===== Dataset =====
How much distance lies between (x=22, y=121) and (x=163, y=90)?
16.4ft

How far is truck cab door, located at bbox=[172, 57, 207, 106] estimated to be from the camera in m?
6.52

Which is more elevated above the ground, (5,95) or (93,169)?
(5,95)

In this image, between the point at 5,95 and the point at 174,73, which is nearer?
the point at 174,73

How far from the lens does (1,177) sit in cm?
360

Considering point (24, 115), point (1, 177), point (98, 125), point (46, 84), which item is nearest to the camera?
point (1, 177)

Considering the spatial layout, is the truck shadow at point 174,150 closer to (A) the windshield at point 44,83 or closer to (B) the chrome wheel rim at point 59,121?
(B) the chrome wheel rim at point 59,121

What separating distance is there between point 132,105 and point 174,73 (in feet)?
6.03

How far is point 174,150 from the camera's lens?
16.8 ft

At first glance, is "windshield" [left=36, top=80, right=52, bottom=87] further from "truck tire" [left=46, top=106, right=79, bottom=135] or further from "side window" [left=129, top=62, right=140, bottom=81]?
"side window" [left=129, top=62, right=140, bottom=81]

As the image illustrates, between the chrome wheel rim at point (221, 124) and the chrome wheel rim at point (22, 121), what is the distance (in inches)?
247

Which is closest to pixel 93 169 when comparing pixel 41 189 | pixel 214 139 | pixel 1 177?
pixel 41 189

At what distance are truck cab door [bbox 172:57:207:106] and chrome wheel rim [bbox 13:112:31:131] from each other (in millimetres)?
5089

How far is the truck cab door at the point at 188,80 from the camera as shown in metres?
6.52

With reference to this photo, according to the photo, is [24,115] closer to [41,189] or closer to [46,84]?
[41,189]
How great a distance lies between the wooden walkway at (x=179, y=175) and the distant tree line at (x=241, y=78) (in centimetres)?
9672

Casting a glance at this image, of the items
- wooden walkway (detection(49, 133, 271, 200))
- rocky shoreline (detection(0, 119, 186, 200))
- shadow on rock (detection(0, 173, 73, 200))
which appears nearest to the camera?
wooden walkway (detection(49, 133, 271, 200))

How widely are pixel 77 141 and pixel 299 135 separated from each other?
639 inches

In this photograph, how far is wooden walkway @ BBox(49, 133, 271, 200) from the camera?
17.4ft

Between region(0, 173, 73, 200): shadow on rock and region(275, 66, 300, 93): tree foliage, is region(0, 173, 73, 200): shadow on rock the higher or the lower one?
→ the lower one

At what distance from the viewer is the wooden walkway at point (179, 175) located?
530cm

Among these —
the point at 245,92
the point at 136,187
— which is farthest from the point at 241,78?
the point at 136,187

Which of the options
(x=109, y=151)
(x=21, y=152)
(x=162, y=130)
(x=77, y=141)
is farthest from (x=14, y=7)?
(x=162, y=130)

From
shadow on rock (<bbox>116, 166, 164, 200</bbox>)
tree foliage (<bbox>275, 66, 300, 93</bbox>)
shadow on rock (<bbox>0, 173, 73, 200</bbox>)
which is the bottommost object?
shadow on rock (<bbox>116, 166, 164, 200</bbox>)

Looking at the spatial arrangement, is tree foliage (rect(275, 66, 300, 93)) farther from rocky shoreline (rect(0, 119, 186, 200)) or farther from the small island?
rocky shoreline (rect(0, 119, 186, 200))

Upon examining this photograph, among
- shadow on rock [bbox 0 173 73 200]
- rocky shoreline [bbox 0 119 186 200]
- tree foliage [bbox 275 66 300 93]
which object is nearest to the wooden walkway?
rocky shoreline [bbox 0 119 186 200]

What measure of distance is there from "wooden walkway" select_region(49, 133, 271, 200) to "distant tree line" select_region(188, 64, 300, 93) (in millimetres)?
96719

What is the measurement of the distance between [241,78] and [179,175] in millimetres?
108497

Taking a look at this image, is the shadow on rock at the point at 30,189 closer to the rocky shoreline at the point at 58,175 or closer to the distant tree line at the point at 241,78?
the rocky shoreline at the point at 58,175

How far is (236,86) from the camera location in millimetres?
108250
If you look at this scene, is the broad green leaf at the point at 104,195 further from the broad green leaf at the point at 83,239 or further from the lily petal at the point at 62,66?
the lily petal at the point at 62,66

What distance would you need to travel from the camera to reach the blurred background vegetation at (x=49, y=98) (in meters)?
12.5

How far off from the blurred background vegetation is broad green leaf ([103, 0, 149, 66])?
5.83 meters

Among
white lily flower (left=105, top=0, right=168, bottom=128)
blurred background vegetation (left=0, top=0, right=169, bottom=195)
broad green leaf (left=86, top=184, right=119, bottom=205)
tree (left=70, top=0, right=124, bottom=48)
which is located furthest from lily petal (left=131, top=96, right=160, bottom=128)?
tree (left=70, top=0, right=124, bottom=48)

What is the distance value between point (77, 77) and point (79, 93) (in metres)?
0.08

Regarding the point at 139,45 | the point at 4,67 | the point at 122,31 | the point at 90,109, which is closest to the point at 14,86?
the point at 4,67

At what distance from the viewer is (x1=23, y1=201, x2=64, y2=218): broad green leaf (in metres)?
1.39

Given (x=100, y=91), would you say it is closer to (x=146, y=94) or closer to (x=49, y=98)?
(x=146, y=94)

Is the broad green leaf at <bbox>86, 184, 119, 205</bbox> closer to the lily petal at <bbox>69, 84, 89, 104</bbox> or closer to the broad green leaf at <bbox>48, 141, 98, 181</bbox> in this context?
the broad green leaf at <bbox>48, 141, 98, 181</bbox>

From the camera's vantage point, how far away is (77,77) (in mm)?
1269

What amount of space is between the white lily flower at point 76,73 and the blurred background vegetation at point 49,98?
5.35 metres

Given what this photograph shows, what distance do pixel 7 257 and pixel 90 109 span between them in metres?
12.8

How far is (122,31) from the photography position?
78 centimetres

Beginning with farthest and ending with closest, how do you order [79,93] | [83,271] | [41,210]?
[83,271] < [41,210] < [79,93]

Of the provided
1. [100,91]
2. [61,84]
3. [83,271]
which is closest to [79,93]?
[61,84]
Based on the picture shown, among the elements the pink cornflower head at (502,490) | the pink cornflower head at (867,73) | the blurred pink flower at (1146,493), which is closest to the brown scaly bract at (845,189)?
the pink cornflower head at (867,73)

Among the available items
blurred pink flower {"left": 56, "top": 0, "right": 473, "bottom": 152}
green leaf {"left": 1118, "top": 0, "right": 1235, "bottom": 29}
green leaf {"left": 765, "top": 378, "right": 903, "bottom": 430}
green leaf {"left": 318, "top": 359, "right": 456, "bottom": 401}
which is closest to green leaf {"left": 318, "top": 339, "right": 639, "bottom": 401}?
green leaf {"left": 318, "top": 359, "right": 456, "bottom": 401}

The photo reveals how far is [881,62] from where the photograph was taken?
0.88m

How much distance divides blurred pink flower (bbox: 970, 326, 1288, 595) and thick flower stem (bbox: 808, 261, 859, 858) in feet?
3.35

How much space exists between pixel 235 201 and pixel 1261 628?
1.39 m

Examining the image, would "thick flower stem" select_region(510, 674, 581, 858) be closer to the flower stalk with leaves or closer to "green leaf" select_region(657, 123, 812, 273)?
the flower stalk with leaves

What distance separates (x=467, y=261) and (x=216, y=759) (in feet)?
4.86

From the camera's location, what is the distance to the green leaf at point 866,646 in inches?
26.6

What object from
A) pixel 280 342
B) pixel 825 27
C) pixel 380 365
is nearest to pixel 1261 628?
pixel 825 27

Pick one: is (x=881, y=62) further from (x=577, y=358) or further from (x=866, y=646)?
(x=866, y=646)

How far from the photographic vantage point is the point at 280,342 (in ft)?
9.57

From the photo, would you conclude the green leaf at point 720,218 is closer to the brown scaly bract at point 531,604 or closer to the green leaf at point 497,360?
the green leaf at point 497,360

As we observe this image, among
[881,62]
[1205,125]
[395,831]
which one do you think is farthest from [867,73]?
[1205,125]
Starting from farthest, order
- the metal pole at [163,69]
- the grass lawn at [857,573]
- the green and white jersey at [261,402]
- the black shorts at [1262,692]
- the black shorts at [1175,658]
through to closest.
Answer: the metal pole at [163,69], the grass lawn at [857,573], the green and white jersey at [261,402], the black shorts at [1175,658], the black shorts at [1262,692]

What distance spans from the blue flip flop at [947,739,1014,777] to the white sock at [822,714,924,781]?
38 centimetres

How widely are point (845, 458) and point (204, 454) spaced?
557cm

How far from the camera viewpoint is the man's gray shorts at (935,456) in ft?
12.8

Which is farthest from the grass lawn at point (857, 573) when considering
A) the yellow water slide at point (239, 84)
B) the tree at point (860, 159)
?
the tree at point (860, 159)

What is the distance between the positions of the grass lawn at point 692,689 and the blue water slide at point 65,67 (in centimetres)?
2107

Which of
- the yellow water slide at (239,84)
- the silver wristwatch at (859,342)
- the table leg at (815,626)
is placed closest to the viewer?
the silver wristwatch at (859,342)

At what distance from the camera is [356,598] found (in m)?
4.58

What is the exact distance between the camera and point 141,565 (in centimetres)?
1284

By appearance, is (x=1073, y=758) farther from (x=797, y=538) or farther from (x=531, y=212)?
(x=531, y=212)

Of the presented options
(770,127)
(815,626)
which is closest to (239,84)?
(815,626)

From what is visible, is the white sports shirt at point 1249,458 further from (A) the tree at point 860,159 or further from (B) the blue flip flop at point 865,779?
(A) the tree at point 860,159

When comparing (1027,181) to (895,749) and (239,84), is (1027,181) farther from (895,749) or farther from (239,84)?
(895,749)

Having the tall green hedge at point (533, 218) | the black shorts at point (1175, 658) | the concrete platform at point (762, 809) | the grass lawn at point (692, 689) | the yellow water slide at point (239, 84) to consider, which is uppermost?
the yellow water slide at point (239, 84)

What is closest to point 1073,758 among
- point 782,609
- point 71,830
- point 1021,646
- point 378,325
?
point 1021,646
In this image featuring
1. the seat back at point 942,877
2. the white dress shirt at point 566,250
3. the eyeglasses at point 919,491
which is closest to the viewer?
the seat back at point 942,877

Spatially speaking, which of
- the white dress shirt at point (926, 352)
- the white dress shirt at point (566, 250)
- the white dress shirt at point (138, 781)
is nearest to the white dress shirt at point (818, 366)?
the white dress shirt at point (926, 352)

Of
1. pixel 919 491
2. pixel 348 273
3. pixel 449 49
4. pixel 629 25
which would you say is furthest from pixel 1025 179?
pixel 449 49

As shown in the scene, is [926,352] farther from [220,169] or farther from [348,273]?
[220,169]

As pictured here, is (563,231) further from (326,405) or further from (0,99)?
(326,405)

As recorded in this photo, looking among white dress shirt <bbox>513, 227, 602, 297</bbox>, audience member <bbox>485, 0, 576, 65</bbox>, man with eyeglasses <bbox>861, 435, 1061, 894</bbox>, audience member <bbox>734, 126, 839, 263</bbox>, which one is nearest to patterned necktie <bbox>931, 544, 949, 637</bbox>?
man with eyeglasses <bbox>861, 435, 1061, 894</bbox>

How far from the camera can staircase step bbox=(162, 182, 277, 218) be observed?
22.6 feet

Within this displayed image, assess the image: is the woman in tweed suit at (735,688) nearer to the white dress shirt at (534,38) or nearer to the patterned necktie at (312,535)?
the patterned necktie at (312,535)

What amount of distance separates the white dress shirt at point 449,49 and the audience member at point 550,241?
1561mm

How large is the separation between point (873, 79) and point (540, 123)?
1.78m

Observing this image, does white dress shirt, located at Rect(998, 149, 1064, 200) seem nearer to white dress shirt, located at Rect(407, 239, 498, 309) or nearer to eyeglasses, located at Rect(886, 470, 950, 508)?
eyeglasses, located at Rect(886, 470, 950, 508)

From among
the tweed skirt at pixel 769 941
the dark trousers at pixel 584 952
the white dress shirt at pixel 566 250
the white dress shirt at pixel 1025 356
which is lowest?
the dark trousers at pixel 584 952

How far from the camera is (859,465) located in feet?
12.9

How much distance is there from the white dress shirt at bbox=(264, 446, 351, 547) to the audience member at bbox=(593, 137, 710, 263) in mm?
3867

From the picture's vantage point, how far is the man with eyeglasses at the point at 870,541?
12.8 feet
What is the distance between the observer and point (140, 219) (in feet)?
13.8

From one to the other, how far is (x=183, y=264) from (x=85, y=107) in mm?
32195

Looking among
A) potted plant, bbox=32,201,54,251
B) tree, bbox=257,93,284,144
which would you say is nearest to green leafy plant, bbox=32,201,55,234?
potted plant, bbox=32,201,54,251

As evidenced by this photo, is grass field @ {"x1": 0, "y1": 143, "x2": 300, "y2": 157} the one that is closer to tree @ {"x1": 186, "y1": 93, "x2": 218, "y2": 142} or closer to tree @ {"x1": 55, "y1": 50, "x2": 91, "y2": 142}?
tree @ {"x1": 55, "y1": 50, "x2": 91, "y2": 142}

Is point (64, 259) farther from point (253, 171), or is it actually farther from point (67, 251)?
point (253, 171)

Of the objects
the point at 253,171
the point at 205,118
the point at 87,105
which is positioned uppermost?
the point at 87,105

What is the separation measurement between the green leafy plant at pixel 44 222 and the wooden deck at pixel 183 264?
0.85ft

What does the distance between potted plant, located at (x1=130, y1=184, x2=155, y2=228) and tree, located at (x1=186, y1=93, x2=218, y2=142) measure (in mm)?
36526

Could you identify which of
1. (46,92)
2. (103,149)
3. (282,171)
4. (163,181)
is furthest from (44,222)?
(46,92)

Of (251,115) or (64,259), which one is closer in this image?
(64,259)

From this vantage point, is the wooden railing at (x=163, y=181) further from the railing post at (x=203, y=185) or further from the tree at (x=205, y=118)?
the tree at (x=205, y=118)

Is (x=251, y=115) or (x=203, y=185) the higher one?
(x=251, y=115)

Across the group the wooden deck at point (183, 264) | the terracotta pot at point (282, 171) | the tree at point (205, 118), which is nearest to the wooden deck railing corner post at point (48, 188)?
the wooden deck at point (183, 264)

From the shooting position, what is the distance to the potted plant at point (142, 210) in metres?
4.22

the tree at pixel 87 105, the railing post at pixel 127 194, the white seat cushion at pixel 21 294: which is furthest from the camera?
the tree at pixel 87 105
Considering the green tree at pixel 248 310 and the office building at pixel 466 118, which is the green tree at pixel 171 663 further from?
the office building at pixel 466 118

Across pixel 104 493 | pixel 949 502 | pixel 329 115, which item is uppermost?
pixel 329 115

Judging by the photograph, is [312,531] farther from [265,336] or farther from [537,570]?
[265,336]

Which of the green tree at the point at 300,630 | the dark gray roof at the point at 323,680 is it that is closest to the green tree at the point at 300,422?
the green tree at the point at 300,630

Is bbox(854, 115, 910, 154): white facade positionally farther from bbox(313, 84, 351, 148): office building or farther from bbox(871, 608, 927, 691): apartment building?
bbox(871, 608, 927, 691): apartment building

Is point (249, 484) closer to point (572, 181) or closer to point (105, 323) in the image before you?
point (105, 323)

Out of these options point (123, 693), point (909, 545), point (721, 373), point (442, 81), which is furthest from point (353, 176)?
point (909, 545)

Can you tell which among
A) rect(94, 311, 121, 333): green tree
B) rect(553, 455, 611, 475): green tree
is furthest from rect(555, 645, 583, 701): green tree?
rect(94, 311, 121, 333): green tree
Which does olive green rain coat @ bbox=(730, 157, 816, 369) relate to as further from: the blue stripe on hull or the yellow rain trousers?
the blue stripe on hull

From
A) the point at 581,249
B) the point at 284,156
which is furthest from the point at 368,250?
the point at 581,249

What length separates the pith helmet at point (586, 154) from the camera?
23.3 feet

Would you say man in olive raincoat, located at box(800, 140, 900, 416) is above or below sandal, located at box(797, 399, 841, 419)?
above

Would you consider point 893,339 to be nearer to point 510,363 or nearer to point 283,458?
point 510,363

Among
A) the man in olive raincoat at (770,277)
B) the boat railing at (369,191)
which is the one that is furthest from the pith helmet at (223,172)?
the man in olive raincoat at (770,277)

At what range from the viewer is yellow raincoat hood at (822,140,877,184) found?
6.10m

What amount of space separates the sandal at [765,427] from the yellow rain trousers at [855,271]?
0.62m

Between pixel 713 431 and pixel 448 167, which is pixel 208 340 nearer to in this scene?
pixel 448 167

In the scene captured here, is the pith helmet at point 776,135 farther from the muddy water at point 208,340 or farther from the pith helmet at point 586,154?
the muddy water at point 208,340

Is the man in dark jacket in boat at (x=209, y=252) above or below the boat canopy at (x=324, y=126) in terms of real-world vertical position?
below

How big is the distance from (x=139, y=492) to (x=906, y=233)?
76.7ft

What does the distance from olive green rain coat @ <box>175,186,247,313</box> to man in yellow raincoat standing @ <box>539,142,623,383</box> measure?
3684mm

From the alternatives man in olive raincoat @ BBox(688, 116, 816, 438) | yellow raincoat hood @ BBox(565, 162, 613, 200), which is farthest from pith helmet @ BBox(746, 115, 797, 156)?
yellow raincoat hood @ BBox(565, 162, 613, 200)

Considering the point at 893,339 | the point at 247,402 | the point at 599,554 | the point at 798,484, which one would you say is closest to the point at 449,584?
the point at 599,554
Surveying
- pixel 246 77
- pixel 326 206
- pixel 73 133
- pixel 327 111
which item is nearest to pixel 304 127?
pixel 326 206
=====
Challenge:
Each line from the one containing "Is the man in" to the final line of the entries above must be returned exactly, and no other line may appear.

Output for this exercise:
Is the man in dark jacket in boat at (x=209, y=252) above or below the boat canopy at (x=324, y=126) in terms of real-world vertical position?
below

How big is the distance from (x=139, y=492) to (x=906, y=233)?
76.7ft

What does the distance from olive green rain coat @ <box>175,186,247,313</box> to man in yellow raincoat standing @ <box>539,142,623,383</box> measure?
3684mm

From the alternatives man in olive raincoat @ BBox(688, 116, 816, 438) | yellow raincoat hood @ BBox(565, 162, 613, 200), which is farthest from pith helmet @ BBox(746, 115, 797, 156)?
yellow raincoat hood @ BBox(565, 162, 613, 200)

Considering the point at 893,339 | the point at 247,402 | the point at 599,554 | the point at 798,484, which one would you say is closest to the point at 449,584?
the point at 599,554
Surveying
- pixel 246 77
- pixel 326 206
- pixel 73 133
- pixel 327 111
which item is nearest to pixel 304 127?
pixel 326 206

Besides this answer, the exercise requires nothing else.